Source text —

-----

Award-winning composer Michael Nyman has been honoured with the annual Classical Music Award at the Ivor Novello awards yesterday at Grosvenor House. This award marks his distinguished career as one of Britain’s most successful composers. His iconic soundtrack to Jane Campion’s film The Piano sold over three million copies and in 1994 he won an Ivor Novello award and was nominated for a BAFTA and a Golden Globe. The Ivor Novello Classical Music Award recognises lifetime achievement in music and recent winners have included Sir Peter Maxwell Davies, James Macmillan, John Rutter and Sir Harrison Birtwistle.

It has been a busy two months for Nyman having two high profile events in London and an album re-release. The latest release on the composer’s own label, MN Records, is Nyman’s iconic opera Facing Goya (MNRCD121), one of his most defining and monumental works. The opera follows ideas of craniometry, genetic engineering and the genius of painter Francisco Goya.

Nyman has been continuing his interest in opera and early music by writing a brand new insertion aria for Mark Ravenhill and Alex Silverman’s production of The Coronation of Poppea at the King’s Head Theatre. The aria is sung by the apparition of the defiled Ottavia before the final famous love duet and foretells the grim future that awaits the Roman Emperor Nero and his aspiring mistress Poppea. Last Friday, Nyman’s ballet work Music a grande vitesse had its third revival at the Royal Ballet as part of their ‘triple bill’ production. The music accompanies Christopher Wheeldon’s choreography (DGV: Danse a grande vitesse), originally designed for the opening of the high speed train line in France. DGV continues until 25 May as part of the Royal Ballet’s ‘Live Fire Exercise’ night.

Born in England in 1944, Michael Nyman followed the ‘traditional’ musical background through music college and was set to become a pianist and composer. At the age of twenty he 'opted-out’ of the traditional course and turned to work as a music critic, working for The Spectator, and started a project to edit the music of Purcell and Handel.

His entry back into music composition came in 1969 when Harrison Birtwistle asked him to write the libretto for a new work he was commissioned to write. Soon after Birtwistle, then Musical Director of the National Theatre, commissioned him to make arrangements of 18th century music for a play being staged at the theatre. It was performed by a mixture of period and modern instruments, who went on to become the Michael Nyman Band, a group that was to take 'classical' music down a new path. Throughout his life, Nyman has been known for his successful collaborations with artists and producers as diverse as Peter Greenaway, Damon Albarn and, most recently, Mark Ravenhill.

Nyman has written a total of 7 operas: The Man Who Mistook his Wife for a Hat, Orpheus’ Daughter, Vital Statistics, Noises, Sounds and Sweet Airs, Facing Goya, Man and Boy: Dada and Love Counts.

-----

Tasks —
[A] List the operas that the Nyman article names as Michael Nyman's seven operas.
[B] According to the Nyman article, how many copies did the soundtrack to The Piano sell?
[C] Rewrite the paragraph of the Nyman article that begins "Nyman has been continuing his interest" as a short bulleted list that keeps its main facts.
The rows have no part in this work.

Rows from a collection —
-----

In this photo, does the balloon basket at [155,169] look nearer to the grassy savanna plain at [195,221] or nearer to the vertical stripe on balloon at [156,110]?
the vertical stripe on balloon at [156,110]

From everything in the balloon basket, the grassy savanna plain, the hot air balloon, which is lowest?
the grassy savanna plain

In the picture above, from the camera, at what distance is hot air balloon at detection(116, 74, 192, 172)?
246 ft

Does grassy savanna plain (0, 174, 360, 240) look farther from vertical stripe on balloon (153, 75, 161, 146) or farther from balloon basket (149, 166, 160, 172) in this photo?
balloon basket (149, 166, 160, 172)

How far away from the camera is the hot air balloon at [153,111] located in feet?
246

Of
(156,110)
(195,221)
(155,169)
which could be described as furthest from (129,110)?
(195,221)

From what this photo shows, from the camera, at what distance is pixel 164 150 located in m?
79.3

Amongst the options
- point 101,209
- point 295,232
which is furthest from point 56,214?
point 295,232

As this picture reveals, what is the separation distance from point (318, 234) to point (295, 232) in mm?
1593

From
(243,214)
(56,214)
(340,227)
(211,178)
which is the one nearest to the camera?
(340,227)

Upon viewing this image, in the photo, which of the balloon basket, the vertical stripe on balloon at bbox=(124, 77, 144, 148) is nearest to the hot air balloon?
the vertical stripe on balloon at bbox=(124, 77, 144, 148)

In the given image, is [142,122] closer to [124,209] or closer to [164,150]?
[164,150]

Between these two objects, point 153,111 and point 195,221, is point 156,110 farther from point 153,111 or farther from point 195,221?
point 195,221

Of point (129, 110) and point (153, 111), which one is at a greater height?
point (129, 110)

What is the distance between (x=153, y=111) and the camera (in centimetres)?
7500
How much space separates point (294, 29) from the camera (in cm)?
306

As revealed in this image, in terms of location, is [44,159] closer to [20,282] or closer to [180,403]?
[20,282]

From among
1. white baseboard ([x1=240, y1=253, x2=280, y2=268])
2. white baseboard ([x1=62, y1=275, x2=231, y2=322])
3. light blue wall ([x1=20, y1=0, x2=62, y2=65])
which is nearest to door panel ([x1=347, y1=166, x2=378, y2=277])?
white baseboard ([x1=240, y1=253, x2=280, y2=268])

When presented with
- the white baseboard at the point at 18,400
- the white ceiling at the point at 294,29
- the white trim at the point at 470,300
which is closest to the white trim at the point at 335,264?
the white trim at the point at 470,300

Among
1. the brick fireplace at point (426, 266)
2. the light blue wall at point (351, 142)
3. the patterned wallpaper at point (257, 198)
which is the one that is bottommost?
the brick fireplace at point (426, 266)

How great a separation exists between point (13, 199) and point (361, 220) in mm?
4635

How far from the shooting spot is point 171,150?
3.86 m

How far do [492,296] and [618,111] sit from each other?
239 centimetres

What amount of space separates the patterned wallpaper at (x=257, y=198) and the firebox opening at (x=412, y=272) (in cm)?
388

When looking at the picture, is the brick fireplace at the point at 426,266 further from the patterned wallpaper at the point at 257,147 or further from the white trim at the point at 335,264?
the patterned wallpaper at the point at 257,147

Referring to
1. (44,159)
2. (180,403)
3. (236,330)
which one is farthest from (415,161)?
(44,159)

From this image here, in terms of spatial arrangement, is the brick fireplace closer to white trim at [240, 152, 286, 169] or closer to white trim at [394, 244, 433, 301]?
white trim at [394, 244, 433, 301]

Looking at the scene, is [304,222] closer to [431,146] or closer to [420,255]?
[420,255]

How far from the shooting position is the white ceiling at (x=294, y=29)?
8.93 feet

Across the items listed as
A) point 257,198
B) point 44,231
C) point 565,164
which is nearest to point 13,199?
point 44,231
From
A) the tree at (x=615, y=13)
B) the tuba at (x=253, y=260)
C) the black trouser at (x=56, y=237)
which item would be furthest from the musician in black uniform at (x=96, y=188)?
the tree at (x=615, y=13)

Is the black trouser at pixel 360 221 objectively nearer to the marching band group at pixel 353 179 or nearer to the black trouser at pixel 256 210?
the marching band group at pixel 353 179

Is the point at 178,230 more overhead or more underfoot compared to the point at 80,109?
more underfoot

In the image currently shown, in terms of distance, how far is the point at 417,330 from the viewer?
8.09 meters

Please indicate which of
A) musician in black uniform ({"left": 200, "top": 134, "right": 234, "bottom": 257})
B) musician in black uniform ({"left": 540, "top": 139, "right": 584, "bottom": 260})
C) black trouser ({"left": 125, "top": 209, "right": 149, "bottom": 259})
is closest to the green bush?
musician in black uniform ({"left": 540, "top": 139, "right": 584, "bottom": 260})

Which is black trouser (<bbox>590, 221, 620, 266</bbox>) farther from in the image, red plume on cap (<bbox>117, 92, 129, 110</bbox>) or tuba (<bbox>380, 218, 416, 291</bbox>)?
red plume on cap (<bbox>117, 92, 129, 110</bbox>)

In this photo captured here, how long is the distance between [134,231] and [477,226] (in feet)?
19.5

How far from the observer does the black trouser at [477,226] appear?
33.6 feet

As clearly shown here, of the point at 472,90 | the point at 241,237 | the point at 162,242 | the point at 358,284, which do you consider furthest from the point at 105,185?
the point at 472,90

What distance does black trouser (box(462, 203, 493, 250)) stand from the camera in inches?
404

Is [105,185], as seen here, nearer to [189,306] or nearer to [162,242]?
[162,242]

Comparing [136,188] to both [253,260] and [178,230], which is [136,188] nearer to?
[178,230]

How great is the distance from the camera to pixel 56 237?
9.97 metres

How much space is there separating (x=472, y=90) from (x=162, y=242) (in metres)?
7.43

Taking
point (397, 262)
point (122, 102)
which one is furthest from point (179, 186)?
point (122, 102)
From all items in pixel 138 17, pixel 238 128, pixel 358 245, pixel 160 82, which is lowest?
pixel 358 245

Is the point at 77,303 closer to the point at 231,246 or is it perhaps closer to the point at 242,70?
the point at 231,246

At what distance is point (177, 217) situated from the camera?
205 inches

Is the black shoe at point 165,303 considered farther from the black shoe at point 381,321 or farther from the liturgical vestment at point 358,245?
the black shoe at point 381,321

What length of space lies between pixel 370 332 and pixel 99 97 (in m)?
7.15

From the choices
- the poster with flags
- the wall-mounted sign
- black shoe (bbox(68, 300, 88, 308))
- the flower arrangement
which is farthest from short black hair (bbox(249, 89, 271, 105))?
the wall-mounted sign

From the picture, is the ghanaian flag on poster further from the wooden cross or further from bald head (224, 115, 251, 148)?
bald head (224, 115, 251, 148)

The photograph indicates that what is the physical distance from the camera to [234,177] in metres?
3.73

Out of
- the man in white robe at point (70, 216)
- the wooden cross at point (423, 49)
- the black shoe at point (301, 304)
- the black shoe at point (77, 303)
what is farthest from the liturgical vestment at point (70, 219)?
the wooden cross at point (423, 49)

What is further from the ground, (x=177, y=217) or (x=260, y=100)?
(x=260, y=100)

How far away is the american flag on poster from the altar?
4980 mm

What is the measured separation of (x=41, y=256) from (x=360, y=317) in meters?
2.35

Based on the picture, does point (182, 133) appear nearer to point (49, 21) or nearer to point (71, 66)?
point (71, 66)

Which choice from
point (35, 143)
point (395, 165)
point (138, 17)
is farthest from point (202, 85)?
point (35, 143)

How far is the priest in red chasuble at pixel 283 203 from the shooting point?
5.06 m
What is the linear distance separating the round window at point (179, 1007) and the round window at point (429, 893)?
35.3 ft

-----

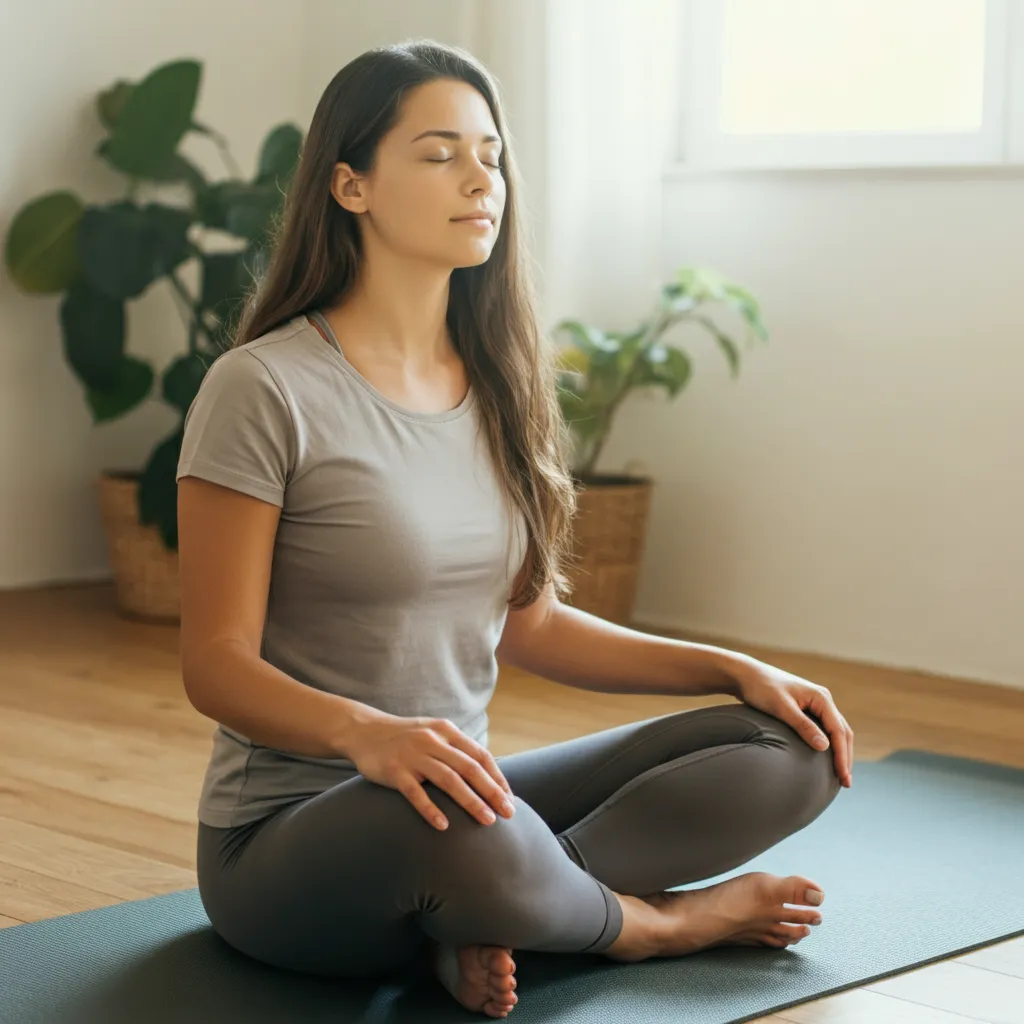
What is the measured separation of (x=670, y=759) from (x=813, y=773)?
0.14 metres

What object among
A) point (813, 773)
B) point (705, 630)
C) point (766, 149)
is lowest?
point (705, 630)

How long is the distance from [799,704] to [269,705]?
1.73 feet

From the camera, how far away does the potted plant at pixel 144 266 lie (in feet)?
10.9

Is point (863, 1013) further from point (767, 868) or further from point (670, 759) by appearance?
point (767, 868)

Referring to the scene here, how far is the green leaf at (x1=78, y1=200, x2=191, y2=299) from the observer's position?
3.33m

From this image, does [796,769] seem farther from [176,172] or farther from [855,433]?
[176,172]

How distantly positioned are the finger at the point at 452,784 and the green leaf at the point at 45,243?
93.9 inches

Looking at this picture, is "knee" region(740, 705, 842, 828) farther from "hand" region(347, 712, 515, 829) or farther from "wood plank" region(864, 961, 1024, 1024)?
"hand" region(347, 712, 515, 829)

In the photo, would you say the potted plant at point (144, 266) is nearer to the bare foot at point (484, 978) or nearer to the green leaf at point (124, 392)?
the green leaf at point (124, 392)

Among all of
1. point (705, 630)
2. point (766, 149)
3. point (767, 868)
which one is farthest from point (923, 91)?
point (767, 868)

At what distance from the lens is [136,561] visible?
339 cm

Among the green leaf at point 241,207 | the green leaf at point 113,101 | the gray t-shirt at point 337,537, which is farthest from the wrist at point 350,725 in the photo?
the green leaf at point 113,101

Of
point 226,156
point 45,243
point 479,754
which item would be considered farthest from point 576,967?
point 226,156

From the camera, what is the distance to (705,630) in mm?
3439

-----

Answers to the tasks —
[A]
- The Man Who Mistook his Wife for a Hat
- Orpheus' Daughter
- Vital Statistics
- Noises, Sounds and Sweet Airs
- Facing Goya
- Man and Boy: Dada
- Love Counts

[B] Over three million copies.

[C]
- Nyman wrote a new insertion aria for Mark Ravenhill and Alex Silverman's production of The Coronation of Poppea at the King's Head Theatre.
- The apparition of the defiled Ottavia sings the aria before the final love duet, foretelling a grim future for Nero and Poppea.
- Last Friday, his ballet work Music a grande vitesse had its third revival at the Royal Ballet in a "triple bill" production.
- The music accompanies Christopher Wheeldon's choreography DGV: Danse a grande vitesse, first made for the opening of France's high speed train line.
- DGV runs until 25 May as part of the Royal Ballet's "Live Fire Exercise" night.